### [What the exercise asks]
Can you reproduce word for word every line below, from the first one through the line containing "Which question is" (both included), and output nothing else?

### [Dataset]
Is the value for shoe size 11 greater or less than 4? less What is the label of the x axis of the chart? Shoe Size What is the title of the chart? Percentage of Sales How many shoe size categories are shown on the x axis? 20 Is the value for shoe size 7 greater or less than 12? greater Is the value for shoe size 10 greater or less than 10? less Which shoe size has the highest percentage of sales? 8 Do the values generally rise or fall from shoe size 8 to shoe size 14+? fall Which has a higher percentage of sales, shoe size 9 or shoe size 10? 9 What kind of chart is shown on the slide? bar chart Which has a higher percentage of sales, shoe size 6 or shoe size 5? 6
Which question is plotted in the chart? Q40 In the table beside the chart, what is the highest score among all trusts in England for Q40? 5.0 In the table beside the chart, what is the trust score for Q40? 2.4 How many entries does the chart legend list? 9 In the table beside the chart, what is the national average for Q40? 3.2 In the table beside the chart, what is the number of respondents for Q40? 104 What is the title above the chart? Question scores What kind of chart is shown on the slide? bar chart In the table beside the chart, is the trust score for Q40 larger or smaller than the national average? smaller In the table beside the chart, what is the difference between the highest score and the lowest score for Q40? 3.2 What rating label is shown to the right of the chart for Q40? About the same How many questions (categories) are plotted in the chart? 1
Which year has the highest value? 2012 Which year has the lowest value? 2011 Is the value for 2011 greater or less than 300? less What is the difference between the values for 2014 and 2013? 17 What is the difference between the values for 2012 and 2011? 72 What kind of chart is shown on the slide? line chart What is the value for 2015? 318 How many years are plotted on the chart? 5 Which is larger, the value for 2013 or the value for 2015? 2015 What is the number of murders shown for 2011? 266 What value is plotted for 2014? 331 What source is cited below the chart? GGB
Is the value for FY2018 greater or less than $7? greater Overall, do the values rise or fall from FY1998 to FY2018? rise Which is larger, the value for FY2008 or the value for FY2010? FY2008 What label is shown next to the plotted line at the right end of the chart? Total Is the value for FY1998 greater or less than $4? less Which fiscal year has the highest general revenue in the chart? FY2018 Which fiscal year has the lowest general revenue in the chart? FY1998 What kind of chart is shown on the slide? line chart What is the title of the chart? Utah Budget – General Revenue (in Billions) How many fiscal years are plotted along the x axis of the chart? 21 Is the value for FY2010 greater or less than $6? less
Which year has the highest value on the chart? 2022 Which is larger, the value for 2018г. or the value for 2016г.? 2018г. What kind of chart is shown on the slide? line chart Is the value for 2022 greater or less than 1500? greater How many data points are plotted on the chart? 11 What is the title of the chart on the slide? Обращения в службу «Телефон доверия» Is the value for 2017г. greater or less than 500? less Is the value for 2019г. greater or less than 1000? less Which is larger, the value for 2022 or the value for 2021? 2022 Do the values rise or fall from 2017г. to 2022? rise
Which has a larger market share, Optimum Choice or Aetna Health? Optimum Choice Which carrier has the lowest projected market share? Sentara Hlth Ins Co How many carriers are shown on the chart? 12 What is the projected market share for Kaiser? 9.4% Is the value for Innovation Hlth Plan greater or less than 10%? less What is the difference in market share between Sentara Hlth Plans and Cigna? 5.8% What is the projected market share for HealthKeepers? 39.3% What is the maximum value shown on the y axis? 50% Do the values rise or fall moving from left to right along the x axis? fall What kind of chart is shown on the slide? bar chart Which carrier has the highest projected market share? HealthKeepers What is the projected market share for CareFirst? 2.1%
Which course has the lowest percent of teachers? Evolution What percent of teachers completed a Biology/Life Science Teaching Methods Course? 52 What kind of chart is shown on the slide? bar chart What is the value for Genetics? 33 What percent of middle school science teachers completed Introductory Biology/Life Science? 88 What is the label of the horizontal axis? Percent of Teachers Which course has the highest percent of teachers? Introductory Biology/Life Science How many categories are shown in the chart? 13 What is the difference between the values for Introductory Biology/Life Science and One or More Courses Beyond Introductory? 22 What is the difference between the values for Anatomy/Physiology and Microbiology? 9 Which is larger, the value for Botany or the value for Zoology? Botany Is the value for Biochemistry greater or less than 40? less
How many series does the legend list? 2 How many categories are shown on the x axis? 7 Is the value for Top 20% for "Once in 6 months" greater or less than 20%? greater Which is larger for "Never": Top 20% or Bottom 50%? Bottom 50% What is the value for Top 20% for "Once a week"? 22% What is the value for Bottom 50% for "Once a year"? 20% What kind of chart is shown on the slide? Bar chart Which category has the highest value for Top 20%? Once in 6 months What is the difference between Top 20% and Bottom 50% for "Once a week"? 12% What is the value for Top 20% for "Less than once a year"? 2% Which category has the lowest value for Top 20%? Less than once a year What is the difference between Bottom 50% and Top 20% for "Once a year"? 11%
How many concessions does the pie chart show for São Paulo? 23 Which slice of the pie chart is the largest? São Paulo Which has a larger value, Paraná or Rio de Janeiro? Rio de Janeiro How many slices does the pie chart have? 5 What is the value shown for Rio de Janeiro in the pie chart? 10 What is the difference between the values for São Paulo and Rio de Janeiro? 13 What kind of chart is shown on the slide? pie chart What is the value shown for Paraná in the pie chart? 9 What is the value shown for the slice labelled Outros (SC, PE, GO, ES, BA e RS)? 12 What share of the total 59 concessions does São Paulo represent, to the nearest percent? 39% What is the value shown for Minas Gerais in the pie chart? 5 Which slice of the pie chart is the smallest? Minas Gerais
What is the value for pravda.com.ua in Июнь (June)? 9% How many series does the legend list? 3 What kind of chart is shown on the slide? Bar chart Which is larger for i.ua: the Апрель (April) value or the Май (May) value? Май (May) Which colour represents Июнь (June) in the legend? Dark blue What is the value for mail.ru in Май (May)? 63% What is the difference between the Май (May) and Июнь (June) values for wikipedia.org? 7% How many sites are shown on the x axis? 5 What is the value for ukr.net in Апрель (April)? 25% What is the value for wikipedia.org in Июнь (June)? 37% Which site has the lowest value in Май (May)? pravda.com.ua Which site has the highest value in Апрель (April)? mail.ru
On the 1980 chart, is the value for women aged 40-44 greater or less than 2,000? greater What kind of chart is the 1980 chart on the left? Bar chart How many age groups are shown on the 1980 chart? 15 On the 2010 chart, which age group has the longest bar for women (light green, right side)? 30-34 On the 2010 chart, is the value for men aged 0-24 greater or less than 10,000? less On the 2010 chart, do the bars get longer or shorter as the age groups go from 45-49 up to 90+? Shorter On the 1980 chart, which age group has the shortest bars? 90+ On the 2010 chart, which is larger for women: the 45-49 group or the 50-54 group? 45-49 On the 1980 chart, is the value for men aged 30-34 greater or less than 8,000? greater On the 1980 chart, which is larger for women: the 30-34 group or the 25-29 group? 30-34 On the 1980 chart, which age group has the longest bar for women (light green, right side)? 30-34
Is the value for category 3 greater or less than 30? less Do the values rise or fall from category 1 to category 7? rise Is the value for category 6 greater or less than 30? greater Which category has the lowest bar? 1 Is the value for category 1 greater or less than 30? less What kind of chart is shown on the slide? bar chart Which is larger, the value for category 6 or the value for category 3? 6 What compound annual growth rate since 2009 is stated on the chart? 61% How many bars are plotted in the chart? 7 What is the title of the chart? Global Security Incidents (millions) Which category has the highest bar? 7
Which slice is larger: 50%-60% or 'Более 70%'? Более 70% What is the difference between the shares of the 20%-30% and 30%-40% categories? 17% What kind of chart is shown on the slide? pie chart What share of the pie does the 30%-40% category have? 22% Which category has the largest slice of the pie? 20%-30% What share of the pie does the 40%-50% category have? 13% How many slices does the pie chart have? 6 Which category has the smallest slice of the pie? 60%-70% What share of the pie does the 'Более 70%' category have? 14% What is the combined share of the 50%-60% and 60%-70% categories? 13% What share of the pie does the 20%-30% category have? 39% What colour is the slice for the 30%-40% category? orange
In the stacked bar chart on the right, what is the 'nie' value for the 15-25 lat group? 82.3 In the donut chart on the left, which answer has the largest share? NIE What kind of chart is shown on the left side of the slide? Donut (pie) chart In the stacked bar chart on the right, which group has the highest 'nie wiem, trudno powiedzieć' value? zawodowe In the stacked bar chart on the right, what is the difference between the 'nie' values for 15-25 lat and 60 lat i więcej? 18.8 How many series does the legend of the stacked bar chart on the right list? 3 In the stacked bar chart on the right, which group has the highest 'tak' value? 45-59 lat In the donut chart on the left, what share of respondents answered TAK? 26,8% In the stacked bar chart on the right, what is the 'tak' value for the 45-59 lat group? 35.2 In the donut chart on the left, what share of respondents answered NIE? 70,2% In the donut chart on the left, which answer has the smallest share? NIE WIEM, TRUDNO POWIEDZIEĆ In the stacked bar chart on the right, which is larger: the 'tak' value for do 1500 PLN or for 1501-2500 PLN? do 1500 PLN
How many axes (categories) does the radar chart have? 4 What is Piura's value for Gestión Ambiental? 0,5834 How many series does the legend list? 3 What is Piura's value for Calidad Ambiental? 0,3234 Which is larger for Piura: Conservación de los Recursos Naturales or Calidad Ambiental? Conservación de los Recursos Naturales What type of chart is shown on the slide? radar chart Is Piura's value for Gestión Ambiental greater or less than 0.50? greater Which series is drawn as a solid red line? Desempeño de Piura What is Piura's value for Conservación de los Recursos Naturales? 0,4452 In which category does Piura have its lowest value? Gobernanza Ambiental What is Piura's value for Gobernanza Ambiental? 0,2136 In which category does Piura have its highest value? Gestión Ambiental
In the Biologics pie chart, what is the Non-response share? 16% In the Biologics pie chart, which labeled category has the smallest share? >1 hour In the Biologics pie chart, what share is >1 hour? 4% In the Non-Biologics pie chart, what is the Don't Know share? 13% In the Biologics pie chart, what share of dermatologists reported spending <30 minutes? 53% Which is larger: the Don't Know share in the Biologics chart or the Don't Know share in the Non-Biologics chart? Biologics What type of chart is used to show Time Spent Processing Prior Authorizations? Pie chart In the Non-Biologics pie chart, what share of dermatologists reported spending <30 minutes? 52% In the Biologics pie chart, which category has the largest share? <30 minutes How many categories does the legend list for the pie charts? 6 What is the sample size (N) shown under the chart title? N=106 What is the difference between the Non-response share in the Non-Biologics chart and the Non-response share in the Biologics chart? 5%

### [Written solution]
Is the value for shoe size 11 greater or less than 4? less What is the label of the x axis of the chart? Shoe Size What is the title of the chart? Percentage of Sales How many shoe size categories are shown on the x axis? 20 Is the value for shoe size 7 greater or less than 12? greater Is the value for shoe size 10 greater or less than 10? less Which shoe size has the highest percentage of sales? 8 Do the values generally rise or fall from shoe size 8 to shoe size 14+? fall Which has a higher percentage of sales, shoe size 9 or shoe size 10? 9 What kind of chart is shown on the slide? bar chart Which has a higher percentage of sales, shoe size 6 or shoe size 5? 6
Which question is plotted in the chart? Q40 In the table beside the chart, what is the highest score among all trusts in England for Q40? 5.0 In the table beside the chart, what is the trust score for Q40? 2.4 How many entries does the chart legend list? 9 In the table beside the chart, what is the national average for Q40? 3.2 In the table beside the chart, what is the number of respondents for Q40? 104 What is the title above the chart? Question scores What kind of chart is shown on the slide? bar chart In the table beside the chart, is the trust score for Q40 larger or smaller than the national average? smaller In the table beside the chart, what is the difference between the highest score and the lowest score for Q40? 3.2 What rating label is shown to the right of the chart for Q40? About the same How many questions (categories) are plotted in the chart? 1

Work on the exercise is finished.